Toy Example: Confidence Interval

An astronomer wanted to know the proportion of stars that are in a binary system. Let's pretend that in nature the true proportion of stars in a binary system is 80%. However, they only had a sample size of 70 objects in the sky.

The astronomer's data are binomial; either a star is in a binary system or it is not. They report a proportion of stars in binary systems of \( 0.771 \) with a 95% confidence interval of \( (0.673, 0.870) \).

What does this interval mean? Discuss with a neighbour.

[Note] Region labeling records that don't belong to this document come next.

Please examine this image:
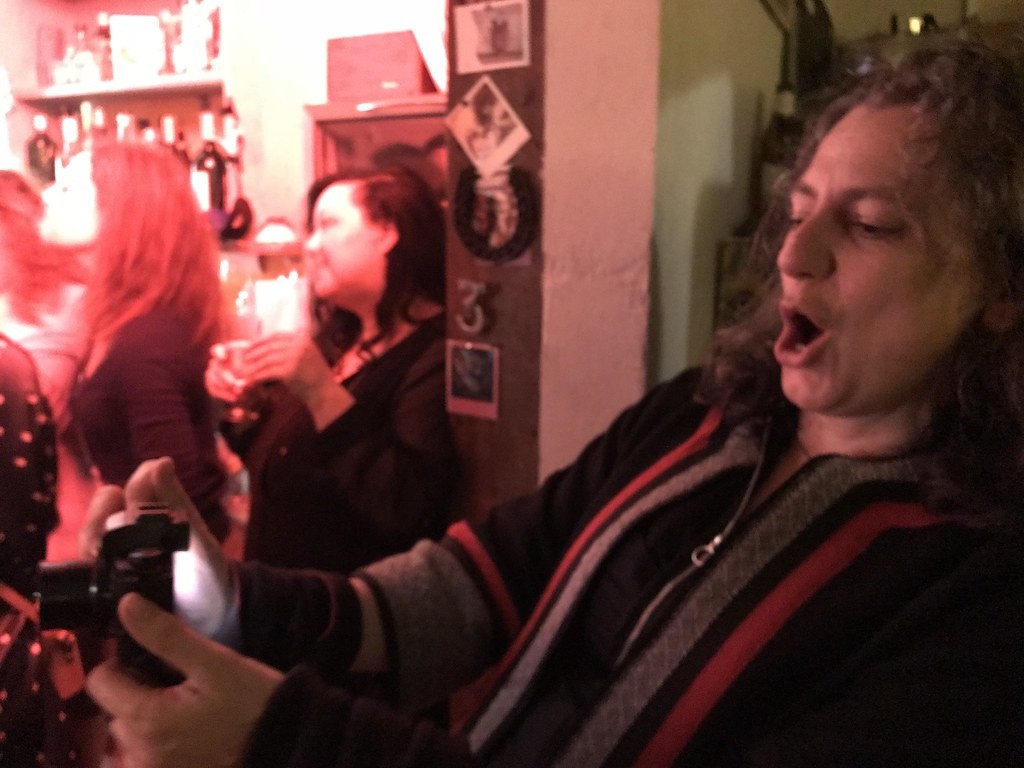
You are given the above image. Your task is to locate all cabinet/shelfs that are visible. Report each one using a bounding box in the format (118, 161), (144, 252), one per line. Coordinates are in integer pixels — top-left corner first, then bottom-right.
(21, 78), (270, 260)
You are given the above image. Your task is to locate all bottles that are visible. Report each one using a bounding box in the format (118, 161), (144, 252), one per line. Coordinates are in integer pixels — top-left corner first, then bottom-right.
(760, 83), (799, 207)
(27, 100), (243, 211)
(64, 1), (211, 83)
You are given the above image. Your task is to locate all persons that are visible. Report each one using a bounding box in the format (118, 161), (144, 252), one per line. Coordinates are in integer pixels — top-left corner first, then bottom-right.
(81, 39), (1024, 767)
(0, 141), (449, 768)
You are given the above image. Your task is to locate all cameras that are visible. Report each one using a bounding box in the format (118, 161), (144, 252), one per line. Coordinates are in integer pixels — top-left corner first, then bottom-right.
(37, 498), (190, 690)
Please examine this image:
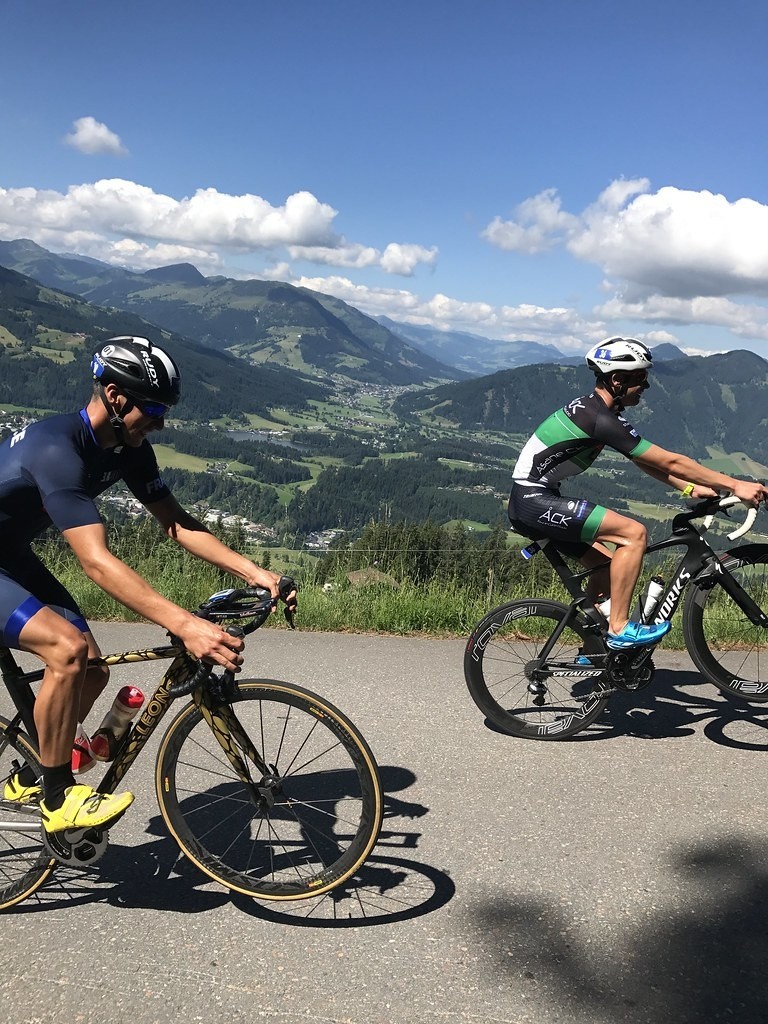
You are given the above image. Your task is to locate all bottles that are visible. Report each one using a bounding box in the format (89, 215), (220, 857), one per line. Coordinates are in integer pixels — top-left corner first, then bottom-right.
(597, 592), (612, 623)
(629, 576), (665, 625)
(71, 722), (97, 775)
(87, 686), (145, 762)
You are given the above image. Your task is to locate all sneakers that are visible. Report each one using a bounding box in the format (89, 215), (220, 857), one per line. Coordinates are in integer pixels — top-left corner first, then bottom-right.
(575, 655), (592, 665)
(606, 620), (671, 651)
(40, 784), (135, 832)
(3, 773), (43, 804)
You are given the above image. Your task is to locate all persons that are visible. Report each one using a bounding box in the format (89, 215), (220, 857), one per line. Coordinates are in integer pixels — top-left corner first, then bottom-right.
(0, 336), (297, 833)
(508, 336), (768, 669)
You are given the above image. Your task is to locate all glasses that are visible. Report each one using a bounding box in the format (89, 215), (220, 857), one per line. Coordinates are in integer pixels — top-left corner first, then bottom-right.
(120, 389), (170, 420)
(624, 371), (649, 384)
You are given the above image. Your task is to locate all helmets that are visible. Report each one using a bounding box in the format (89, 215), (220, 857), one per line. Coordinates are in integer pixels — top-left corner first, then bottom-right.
(90, 335), (182, 409)
(585, 335), (654, 374)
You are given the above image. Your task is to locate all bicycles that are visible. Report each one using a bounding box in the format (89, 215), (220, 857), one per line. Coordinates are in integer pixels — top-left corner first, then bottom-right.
(0, 574), (387, 912)
(463, 483), (768, 740)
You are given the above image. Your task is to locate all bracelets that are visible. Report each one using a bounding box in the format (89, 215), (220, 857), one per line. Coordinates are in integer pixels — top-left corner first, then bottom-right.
(681, 481), (695, 497)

Confidence Interval Applet http://www.rossmanchance.com/applets/ConfSim.html

Hypothesis Testing

Hypothesis testing assumes a default theory (null hypothesis) and devises a test to examine whether there is sufficient evidence in the data to reject the default theory.

  • With reference to a parameter \( \theta \), the null hypothesis might look something like: \( H_0: \theta = \theta_0 \)
  • An alternative hypothesis might be: \( H_1: \theta \neq \theta_0 \)
  • We contruct a test statistic \( T(X) \), often based on the sampling distribution and \( \theta_0 \), and examine whether its value is consistent with \( H_0 \).
    • If not, then \( H_0 \) is rejected in favour of \( H_1 \).

Bayesian Inference

plot of chunk unnamed-chunk-11

The Bayesian Method

Our choice of parametric model provides a framework in which to perform statistical inference. Previously, we considered the parameter \( \theta \) to be fixed but unknown.

Under the Bayesian inference paradigm, we instead take \( \theta \) to be random, and consider a distribution for \( \theta \) that represents our belief about its value before and after observing data.

The Bayesian Method in 3 Steps

  1. Specify a prior distribution \( f(\theta) \) for the model parameter \( \theta \) that reflects our belief about its value.
  2. Choose a statistical model \( f(x|\theta) \) for the data given the value of the parameter.
  3. After observing the data \( X_1, X_2, \ldots, X_n \), update our prior belief using Bayes' Theorem to obtain the posterior distribution \( f(\theta|X_1,X_2,\ldots,X_n) \).